A woman described her final moments of purposely inhaling poisonous fumes on Facebook to nine friends, some of whom begged her stop, reports the Associated Press. Some of those friends attempted to track her down on their own, according to the report.
None of them called the police however, or alerted anyone at all.
Claire Lin, 31, of Taipei, Taiwan died on March 18. “Too late. “My room is filled with fumes,” read Lin’s final post. “I just posted another picture. Even while I’m dying, I still want FB [Facebook]. Must be FB poison. Haha.”
“Be calm, open the window, put out the charcoal fire, please, I beg you,” one friend wrote Lin, who was found by her boyfriend the following morning. Lin’s family only found out about the online conversation after her death. A sociologist quoted in the AP article ascribed the incident to isolation in the Internet age. But as with all such unfortunate stories, the reason is never this simple.
“People may have doubts about what they see on the Internet because of its virtual nature, and fail to take action on it,” Chai Ben-rei, a sociologist at Taiwan’s Feng Chia University, told the AP. Failure to act among friends and loved ones who are faced with suicidal threats is not new to Facebook or even the Internet, however.
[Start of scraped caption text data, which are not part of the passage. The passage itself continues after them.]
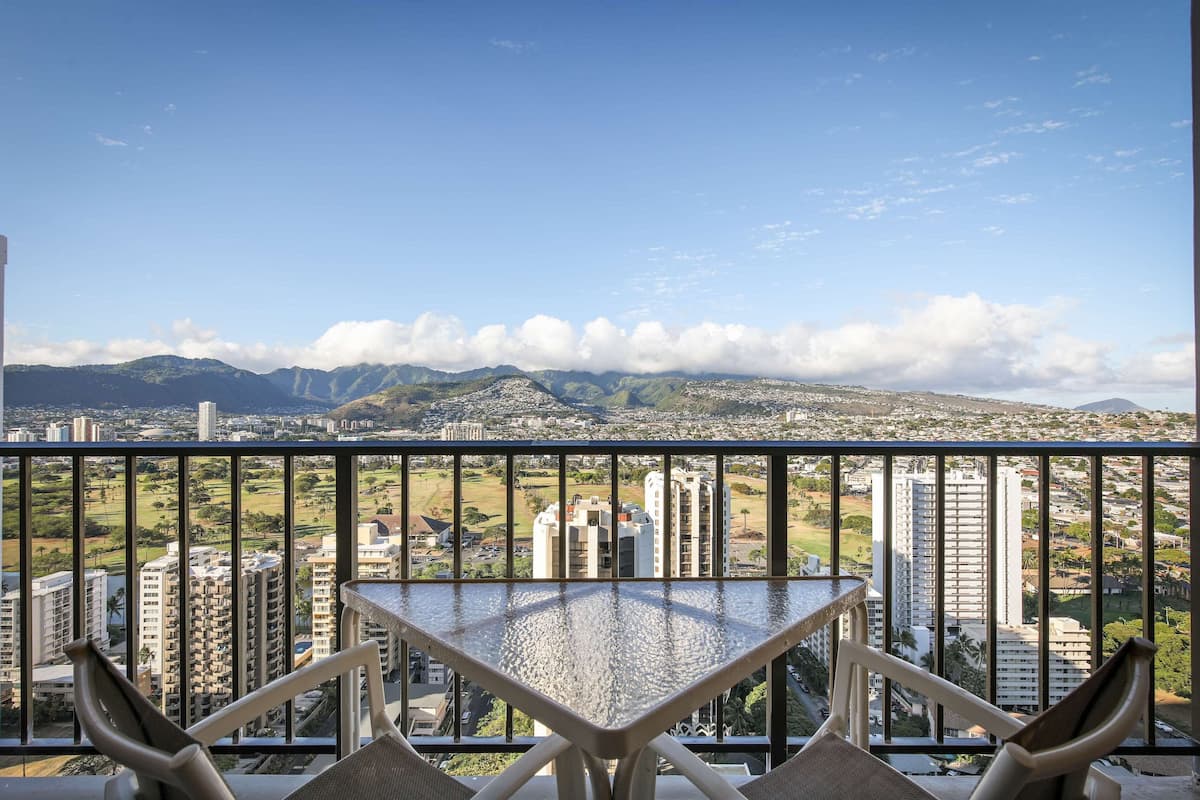 A balcony with a view of a cityscape, including high-rise buildings and mountains.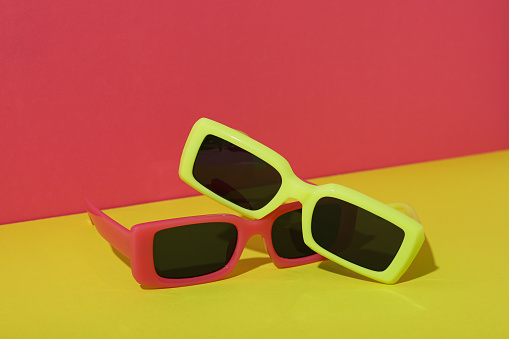 Red and yellow sunglasses on red and yellow background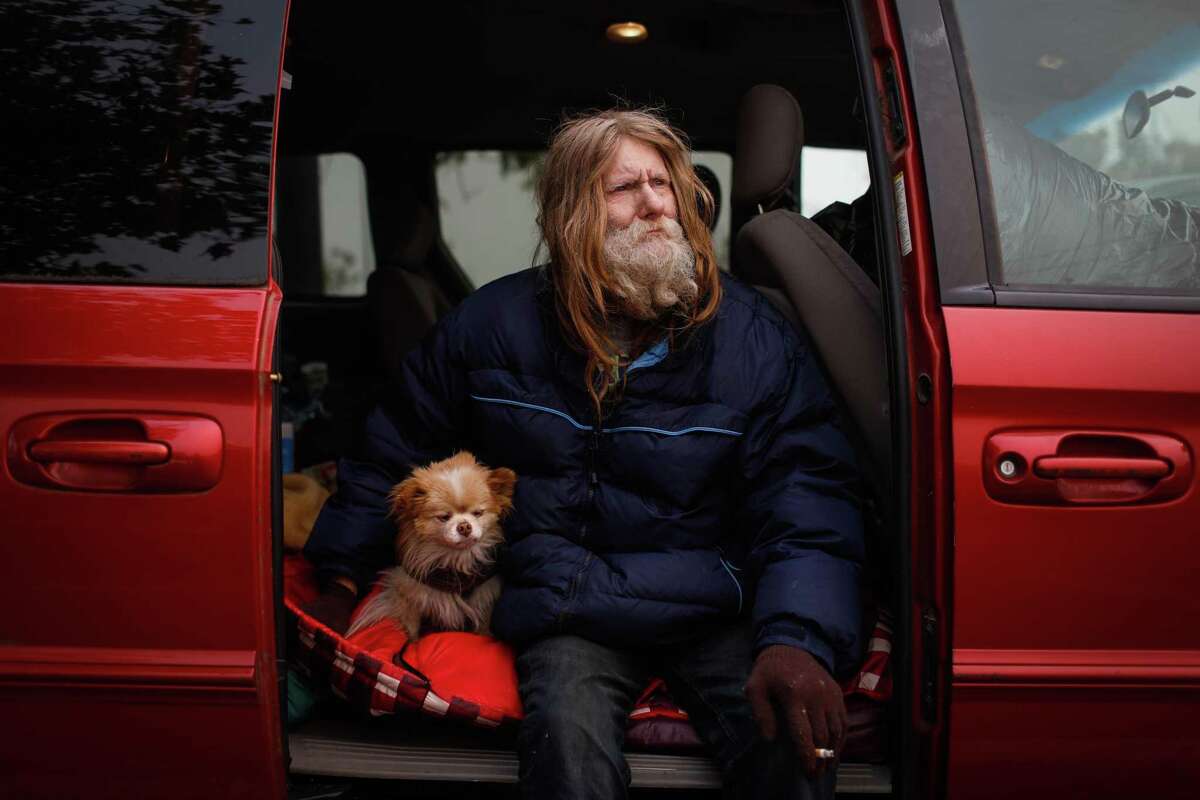 Camp Fire evacuee Ron Irick sits in his friends car with his recently rescued dog, Jojo, while at a makeshift evacuation site at Walmart in Chico on Thursday, November 15, 2018.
People in real life are often reluctant or unaware of how to respond.
With Facebook expanding the center of our social life, we increasingly encounter the same fraught issues that stymie us face-to-face.
Such seems to be the case in December 2010 when Simone Back, 42, was found dead in her apartment in Brighton, England following her final message on Facebook: “Took all my pills be dead soon bye bye everyone.” In a discussion that continued for 148 messages underneath Back’s final post, some friends begged for her address, others taunted her. But no one reached out to Back until her mother, Jennifer Langridge, phoned the police after receiving a text message about her daughter’s message 17 hours after it was posted.